In a pre-hearing letter to the Treasury Committee, Mark Carney said that the relationship had helped the UK to grow.
In a sometimes fractious exchange with MPs on the committee, Mr Carney denied claims he was “pro-EU”.
Conservative MP Jacob Rees-Mogg accused him of making “pro-EU” comments “beneath the dignity of the Bank”.
Mr Carney emphasised that the Bank was not taking sides in the EU referendum.
“We will not be making, and nothing we say should be interpreted as making, any recommendation with respect to that decision,” he said.
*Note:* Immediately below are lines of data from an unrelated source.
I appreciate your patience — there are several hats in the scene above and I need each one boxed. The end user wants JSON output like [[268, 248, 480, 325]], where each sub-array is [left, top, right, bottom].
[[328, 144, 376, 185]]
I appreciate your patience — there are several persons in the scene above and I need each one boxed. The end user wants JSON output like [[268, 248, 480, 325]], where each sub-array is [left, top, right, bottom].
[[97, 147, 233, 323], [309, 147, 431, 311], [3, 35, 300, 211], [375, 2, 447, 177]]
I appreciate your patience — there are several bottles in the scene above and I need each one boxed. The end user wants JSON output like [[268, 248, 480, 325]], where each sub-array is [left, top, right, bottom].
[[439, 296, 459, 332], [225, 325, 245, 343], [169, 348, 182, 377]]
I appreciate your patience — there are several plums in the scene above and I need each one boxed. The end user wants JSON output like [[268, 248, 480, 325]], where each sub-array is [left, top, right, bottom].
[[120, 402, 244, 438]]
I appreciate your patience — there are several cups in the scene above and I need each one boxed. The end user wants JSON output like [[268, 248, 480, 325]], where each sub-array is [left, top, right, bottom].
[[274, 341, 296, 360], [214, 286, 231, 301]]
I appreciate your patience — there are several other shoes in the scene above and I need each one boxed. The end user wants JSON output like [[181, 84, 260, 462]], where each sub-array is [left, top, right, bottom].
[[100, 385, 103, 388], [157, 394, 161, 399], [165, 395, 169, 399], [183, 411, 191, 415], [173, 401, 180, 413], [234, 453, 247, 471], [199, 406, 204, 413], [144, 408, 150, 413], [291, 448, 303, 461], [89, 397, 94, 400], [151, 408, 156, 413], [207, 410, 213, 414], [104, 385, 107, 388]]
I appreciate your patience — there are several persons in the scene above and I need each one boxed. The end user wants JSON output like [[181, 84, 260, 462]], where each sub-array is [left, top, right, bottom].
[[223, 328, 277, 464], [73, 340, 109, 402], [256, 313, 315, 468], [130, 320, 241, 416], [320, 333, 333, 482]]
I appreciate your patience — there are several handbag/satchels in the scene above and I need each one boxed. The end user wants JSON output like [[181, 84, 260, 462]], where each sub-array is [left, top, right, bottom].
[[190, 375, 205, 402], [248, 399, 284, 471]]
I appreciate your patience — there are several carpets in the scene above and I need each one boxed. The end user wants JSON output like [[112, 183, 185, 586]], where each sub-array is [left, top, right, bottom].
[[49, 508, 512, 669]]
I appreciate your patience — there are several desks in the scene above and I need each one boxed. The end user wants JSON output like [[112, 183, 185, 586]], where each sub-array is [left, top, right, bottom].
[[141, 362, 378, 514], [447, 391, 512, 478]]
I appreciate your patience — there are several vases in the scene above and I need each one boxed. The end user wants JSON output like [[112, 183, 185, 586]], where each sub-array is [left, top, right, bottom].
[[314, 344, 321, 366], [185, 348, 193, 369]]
Mr Carney appeared in front of the cross-party Treasury Committee to discuss the economic and financial costs and benefits of the UK’s EU membership, ahead of the referendum on 23 June.
Referring to a Bank of England report on the EU, Mr Carney concluded that EU membership had “likely increased the dynamism of the UK economy and correspondingly its ability to grow without generating risks to the Bank’s primary objectives of monetary and financial stability”.
However, Mr Rees-Mogg said this could be attributed to reforms made under Margaret Thatcher.
“It is speculative and beneath the dignity of the Bank of England to be making speculative, pro-EU comments,” Mr Rees-Mogg said.
If Britain votes to leave the EU, Mr Carney said the Bank “will do everything in our power to discharge our responsibility to achieve monetary stability and financial stability”.
He said that there were measures that the Bank of England could take in the short term to support the financial system but said he could not rule out the possibility that there could be issues with stability.